Take stock of your social and economic resources. In our last article, we highlighted the power of extended family and “forged” family in addressing life’s challenges. Extended family and friends broaden our network of support and provide models and mentors for children and adults alike. During economic crises, this is especially important. We all need to find ways to help each other even while we need to shelter in place.

Family Councils

When I went to school and majored in Marriage and Family Studies, one tool that was emphasized in several of my classes was the family meeting or family council. This is when a family meets together to discusses special needs, coordinate time and effort to projects, recognize achievements of family members, as well as other important topics. In an article about family councils, author Marvin K. Gardner shared that “family councils can help family members become committed to group goals they have helped to formulate. They can also help the family create an atmosphere of respect and understanding, solve differences, and become more organized.” The family council method moves beyond the use of compromise in seeking resolution to issues and implements consensus-building as the preferred mode of problem-solving. Using this method to address crucible experiences in the family builds unity and cooperation. This method of problem-solving is used by the leaders of the Church of Jesus Christ of Latter-day Saints. President Henry B. Eyring of the First Presidency of the Church of Jesus Christ of Latter-day Saints shares his experience with councils here.

Spirituality

Faith is a vital component in facing crucible moments. Spirituality alters our perspective regarding the trials in our lives and allows us to see ways in which afflictions impact our lives for good, giving trials value and purpose. Faith makes us open to inspiration which allows us to envision new possibilities for our future. Seeing our challenges through the lens of faith helps us to reassess, affirm and alter, if necessary, our priorities. Most of all, spirituality increases our commitment to helping others. When dealing with crucibles, spirituality is one of the best coping mechanisms available to us.

Keep looking forward

As we consider the methods we want to employ in dealing with crucible moments, it is important to keep a couple of things in mind: the strategies that a family might find helpful are often dependent upon the type of stressor they are experiencing, and each family is unique in how they function and in what helps them. It’s more important to be committed to each other than committed to a coping mechanism.

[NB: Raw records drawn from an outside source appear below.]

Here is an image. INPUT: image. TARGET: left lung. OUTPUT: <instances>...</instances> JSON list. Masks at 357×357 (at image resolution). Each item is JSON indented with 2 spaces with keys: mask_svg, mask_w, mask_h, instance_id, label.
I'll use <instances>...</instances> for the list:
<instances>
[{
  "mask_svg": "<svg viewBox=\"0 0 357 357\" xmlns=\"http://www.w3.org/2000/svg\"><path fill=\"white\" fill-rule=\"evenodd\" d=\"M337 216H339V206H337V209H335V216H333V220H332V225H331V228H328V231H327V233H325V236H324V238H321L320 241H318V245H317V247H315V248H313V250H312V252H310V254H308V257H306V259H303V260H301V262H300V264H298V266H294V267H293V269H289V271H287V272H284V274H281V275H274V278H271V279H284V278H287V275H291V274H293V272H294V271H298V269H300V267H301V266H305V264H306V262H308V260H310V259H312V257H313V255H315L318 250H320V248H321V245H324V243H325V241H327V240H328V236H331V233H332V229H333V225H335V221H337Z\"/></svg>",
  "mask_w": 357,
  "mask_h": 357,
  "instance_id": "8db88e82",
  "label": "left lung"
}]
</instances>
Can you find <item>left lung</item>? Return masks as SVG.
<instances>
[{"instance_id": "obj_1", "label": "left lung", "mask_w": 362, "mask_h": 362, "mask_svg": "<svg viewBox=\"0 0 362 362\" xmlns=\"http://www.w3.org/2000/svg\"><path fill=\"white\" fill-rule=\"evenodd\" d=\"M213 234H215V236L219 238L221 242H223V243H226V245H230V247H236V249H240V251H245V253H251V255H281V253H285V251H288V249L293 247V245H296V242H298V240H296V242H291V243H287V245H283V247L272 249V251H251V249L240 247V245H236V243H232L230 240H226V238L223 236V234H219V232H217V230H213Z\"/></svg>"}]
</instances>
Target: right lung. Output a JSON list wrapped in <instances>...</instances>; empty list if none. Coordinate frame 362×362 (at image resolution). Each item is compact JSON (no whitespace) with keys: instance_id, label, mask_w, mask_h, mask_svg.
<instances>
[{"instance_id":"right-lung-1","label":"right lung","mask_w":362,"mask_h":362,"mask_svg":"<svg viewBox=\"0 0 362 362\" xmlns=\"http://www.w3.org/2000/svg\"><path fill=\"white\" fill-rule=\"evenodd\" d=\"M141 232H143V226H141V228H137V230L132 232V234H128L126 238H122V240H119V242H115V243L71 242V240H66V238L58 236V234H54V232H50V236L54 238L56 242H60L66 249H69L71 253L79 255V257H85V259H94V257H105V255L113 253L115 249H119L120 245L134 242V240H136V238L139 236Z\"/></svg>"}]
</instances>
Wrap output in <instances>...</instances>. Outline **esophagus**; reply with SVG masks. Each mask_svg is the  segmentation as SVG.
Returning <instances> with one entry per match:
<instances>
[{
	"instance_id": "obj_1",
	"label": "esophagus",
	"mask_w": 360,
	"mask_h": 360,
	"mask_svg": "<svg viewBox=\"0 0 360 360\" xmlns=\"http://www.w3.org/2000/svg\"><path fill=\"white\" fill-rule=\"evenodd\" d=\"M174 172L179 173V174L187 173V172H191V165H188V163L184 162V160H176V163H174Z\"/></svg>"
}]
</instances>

9/11 was a crucible moment for my family that we draw on today as we face new challenges and new uncertainties. Because of what we learned then, we are better able to deal with the concerns and trials presented by the coronavirus today. You will find that this is true for you as well. Someday, this too shall pass and you will be able to say you passed through this particular furnace with your family stronger and better equipped to face whatever the future brings. Of this I am certain.

 

* The word “skiing” is used loosely as I am new to the sport and a more apt description would be skidding down the hill.